Arnold's movement-building was enhanced when he joined forces with
Alan Gottlieb. Gottlieb's Center for the Defense of Free Enterprise (CDFE)
reportedly takes in about $5 million per year through direct mail and
telephone fundraising for a variety of right-wing causes. Gottlieb seems
to possess a genius for dancing along the edge of legal business practices.
He purchased the building that houses CDFE's headquarters with money
from two of his own non-profit foundations, then transferred the building's
title to his own name so he could charge his foundations over $8,000
per month in rent. Gottlieb also spent seven months in prison for tax
evasion.
In 1988, Gottlieb published Ron Arnold's book, The Wise Use Agenda,
which outlines their movement's goals and aims. Few environmentalists
would find fault with the spirit behind this quote from The Wise Use
Agenda: "[Wise Use's] founders [feel] that industrial development
can be directed in ways that enhance the Earth, not destroy it." But
the Agenda itself is basically a wish list for the resource extraction
industries. The Wise Use movement seeks to open all federal lands to
logging, mining, and the driving of off-road vehicles. Despite much rhetoric
about seeking ecological balance and environmental solutions, almost
the only environmental problem The Wise Use Agenda addresses rather
than dismisses is the threat of global warming from the build-up of carbon
dioxide in the earth's atmosphere. The solution proposed is the immediate
clear-cutting of the small portion of old growth timber left in the United
States so that these forests can be replanted with young trees that will
absorb more carbon dioxide.
Although the science cited by Wise Use sources is suspect, and their
arguments are mostly retreads of corporate press releases, today nearly
everyone on the right wants a piece of the Wise Use movement. Rush Limbaugh,
Lyndon LaRouche, the National Farm Bureau Federation, and dozens of other
organizations and public figures are adopting their own versions of Wise
Use rhetoric.

(Dataset excerpts)
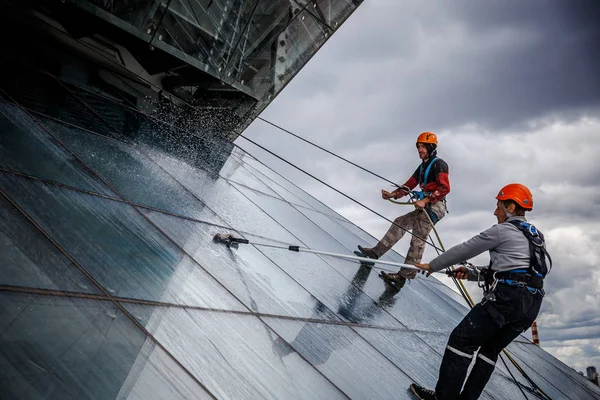 Minsk, Beyaz Rusya - 02 Haziran. 2018: işçilerin windows hizmeti yüksek doğmak binasında temizlik grubu. çalışmalarına heights, endüstriyel dağcılık
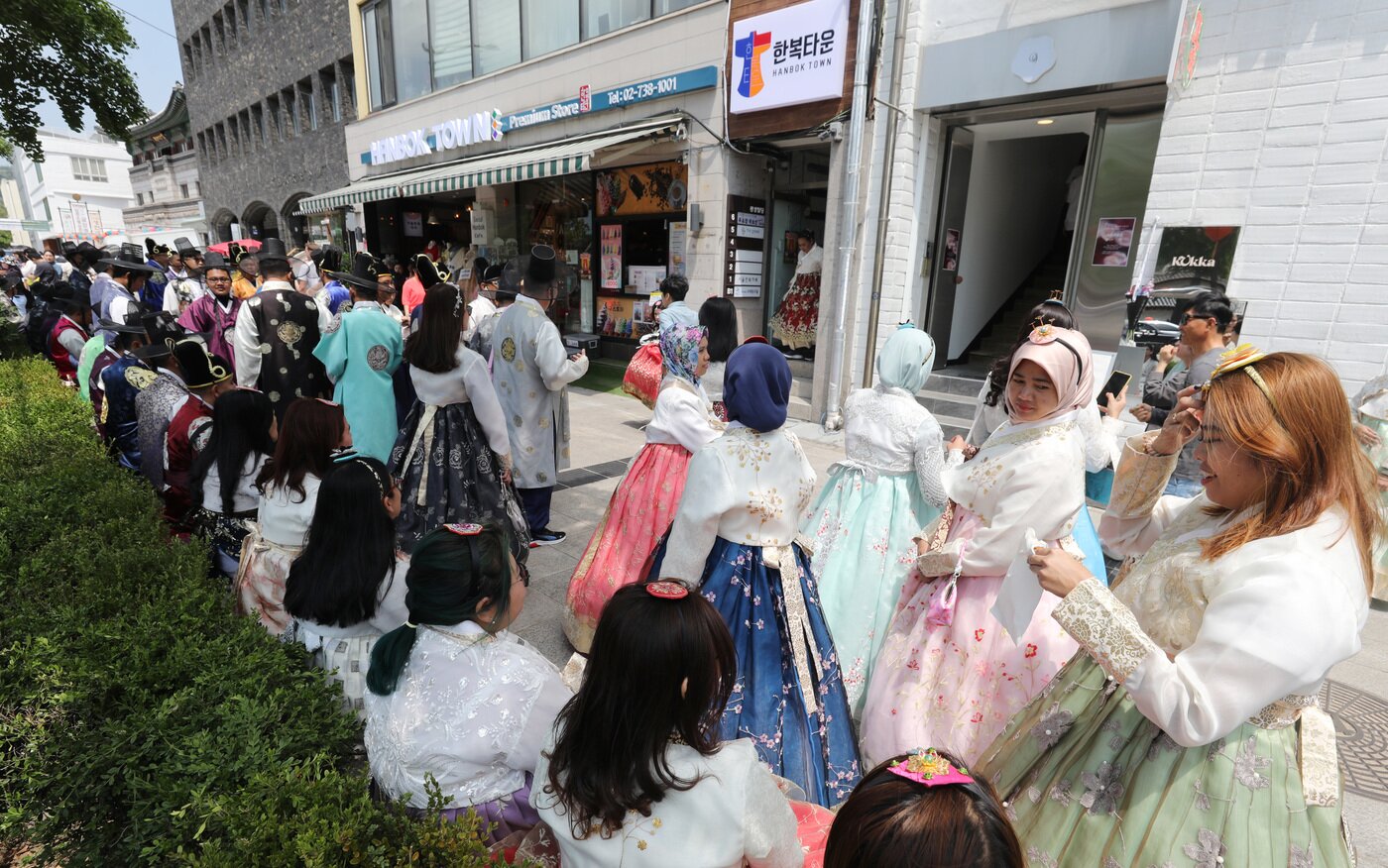 본문 이미지 - '코로나19 종식 선언' 후 처음 맞는 주말인 14일 서울 경복궁 앞 한복 대여점 앞이 한복을 입은 외국인관광객으로 붐비고 있다. 2023.5.14/뉴스1 ⓒ News1 박지혜 기자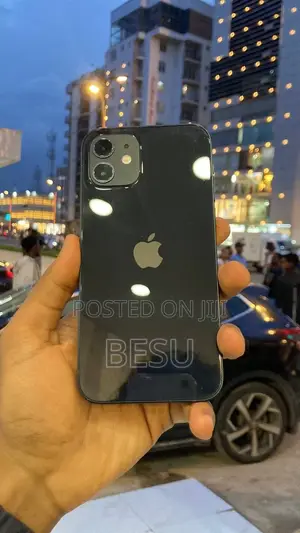 Apple iPhone 12 64 GB Black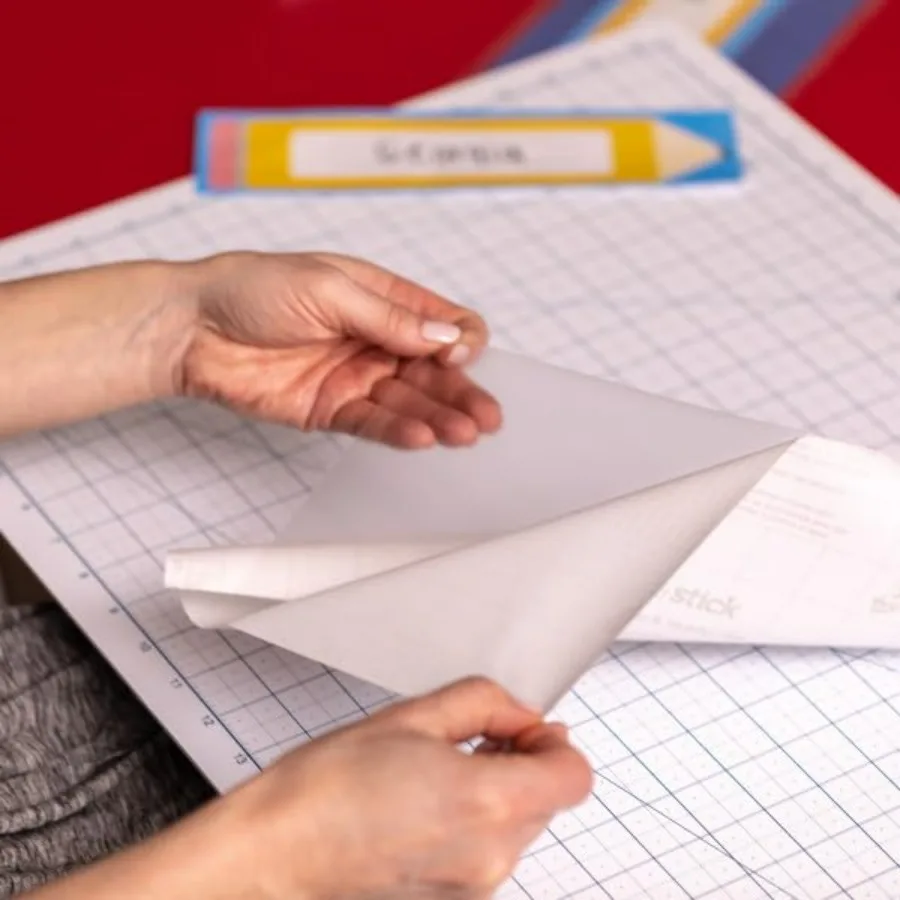 Doublure d'étagère adhésive transparente EasyLiner pour armoires, revêtement de protection, doublure d'étagère à décoller et à coller, facile à couper et à ajuster soi-même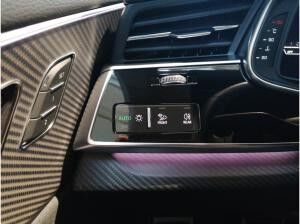 Audi RS Q8 23 .DYNAMIK+.CABRBON.SPORTABGAS.HEAD-UP.PANO.AHK.S-SPORT+.V-MAX305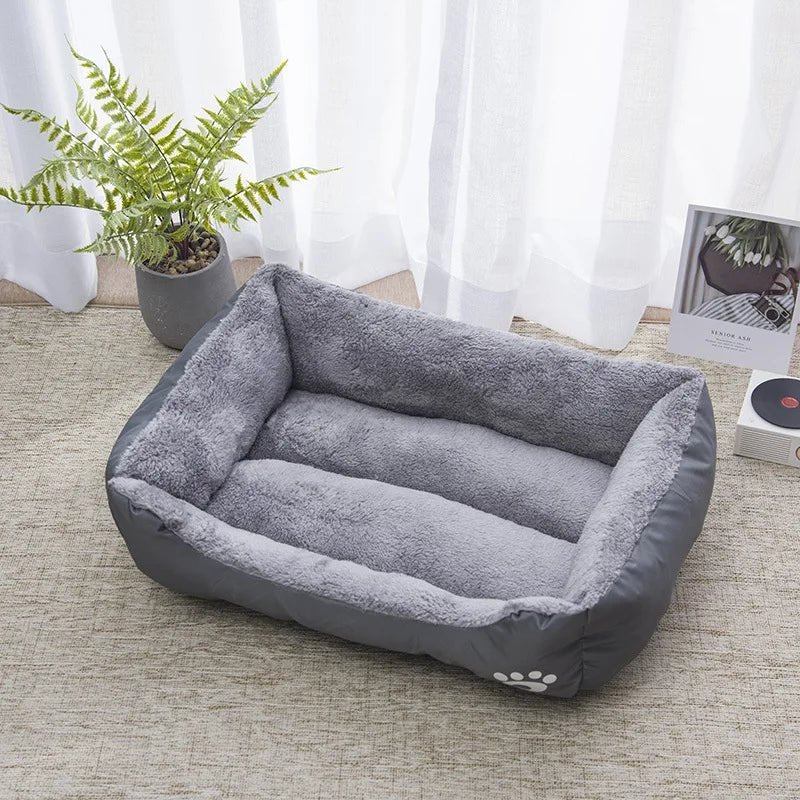 Comfortable Warm Pet Bed for Dogs and Cats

**Parts of the exercise:**
1. Retype the part of the Wise Use movement passage that opens with the words containing "reportedly takes in" and closes with "legal business practices.".
2. According to the Wise Use movement passage, how long did Gottlieb spend in prison for tax evasion?

**Results in order:**
1.
reportedly takes in about $5 million per year through direct mail and
telephone fundraising for a variety of right-wing causes. Gottlieb seems
to possess a genius for dancing along the edge of legal business practices.

2. Seven months.